Image-linked spatial questions:
## START

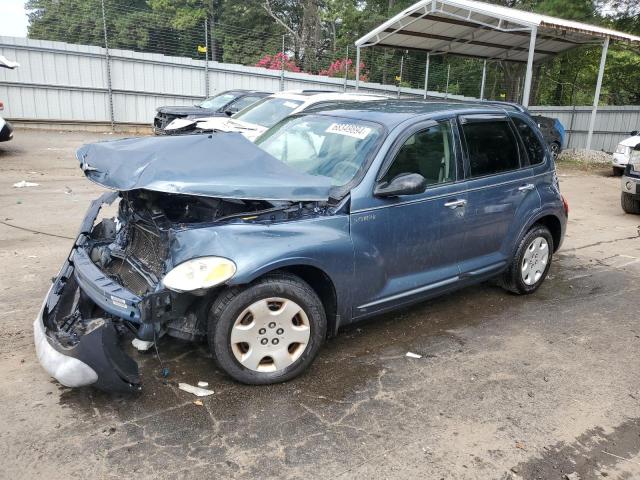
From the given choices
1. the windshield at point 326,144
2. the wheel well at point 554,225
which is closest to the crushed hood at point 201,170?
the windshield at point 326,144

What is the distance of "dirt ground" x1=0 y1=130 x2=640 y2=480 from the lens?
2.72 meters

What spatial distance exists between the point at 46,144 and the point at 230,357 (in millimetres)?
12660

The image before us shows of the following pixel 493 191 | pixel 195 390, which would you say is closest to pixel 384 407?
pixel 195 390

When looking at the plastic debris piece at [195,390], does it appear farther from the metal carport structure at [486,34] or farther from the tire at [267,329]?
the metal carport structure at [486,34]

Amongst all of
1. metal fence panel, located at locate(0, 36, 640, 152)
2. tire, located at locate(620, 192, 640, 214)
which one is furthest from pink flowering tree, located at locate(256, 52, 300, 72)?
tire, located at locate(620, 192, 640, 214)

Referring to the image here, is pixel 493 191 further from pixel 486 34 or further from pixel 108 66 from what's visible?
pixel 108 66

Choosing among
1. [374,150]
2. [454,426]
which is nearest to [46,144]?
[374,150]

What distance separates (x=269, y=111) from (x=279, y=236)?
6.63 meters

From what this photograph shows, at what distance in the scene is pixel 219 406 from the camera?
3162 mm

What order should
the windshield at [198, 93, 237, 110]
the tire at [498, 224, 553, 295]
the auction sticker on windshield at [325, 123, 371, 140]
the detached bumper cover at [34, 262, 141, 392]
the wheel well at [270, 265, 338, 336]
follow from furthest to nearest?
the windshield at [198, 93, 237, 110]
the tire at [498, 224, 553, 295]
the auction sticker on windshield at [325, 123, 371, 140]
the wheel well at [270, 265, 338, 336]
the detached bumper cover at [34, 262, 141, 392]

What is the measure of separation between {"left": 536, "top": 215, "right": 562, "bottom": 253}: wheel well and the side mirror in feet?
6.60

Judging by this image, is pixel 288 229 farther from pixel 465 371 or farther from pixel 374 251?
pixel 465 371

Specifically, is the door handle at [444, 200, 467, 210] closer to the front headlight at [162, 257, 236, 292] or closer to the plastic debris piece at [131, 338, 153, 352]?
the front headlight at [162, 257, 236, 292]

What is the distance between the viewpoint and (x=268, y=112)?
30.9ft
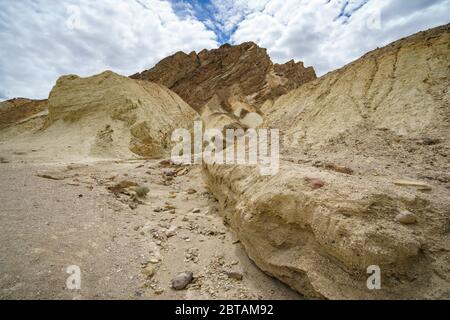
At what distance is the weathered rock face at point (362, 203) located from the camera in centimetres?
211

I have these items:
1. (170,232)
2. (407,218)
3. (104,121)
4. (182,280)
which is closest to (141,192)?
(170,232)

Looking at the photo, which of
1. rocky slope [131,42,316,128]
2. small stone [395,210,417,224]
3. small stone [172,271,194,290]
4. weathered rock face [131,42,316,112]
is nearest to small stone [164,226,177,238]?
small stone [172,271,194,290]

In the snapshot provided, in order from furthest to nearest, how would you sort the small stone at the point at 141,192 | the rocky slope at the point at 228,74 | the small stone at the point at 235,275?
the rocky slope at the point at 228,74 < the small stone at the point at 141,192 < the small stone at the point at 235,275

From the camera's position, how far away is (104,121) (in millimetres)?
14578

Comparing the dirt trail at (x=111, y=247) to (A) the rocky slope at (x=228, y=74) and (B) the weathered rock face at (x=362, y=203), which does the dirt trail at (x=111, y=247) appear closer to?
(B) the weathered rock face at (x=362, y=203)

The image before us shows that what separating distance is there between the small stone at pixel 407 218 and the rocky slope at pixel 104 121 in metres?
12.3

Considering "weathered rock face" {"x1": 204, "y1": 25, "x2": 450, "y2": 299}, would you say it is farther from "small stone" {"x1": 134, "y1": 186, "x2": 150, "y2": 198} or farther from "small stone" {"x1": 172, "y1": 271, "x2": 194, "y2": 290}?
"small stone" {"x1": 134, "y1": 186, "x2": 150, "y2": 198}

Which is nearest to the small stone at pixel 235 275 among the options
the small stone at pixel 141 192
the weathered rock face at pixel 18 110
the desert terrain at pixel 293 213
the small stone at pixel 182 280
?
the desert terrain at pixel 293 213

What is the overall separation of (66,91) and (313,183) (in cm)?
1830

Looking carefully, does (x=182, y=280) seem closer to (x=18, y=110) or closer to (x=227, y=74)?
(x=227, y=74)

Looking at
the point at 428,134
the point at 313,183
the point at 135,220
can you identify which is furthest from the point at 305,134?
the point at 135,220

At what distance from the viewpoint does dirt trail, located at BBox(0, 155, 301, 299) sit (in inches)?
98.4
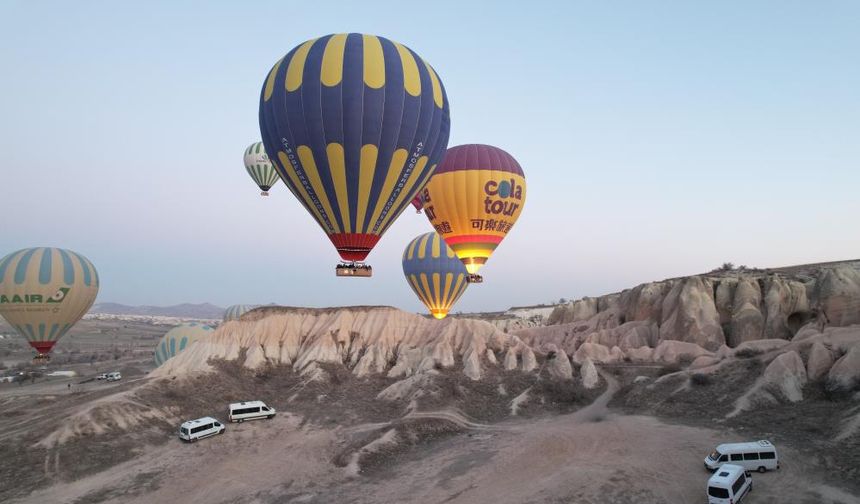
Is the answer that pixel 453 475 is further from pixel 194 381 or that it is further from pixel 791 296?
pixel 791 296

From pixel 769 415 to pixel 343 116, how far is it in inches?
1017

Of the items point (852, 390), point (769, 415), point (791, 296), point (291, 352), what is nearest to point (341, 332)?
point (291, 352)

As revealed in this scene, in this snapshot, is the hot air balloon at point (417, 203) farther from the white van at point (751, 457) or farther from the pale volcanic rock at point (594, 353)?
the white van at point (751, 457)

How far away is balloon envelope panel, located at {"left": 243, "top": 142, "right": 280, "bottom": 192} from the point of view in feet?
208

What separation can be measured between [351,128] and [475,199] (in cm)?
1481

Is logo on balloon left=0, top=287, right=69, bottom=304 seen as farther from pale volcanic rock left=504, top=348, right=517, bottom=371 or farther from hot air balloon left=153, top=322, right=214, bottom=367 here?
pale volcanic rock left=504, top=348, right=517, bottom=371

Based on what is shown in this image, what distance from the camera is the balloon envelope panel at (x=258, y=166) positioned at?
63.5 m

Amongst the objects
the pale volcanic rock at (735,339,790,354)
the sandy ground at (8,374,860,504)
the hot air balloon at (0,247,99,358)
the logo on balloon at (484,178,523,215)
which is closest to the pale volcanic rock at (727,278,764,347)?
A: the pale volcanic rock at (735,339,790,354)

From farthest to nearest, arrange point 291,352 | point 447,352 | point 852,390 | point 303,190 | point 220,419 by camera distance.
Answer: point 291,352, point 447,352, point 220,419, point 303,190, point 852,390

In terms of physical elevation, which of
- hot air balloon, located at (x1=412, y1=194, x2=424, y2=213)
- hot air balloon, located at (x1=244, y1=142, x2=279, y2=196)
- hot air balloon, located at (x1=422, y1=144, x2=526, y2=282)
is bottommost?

## END

GIVEN EXERCISE —
Starting at the beginning of the rows and going on through the line with "2.72 meters", write those lines again, swapping "crushed hood" for "dented hood" and changing nothing else. Leave the pictures out.

RESPONSE —
From the given choices
1. the windshield at point 326,144
2. the wheel well at point 554,225
which is closest to the dented hood at point 201,170?
the windshield at point 326,144

What is the distance of "dirt ground" x1=0 y1=130 x2=640 y2=480 from the lens?
2.72 meters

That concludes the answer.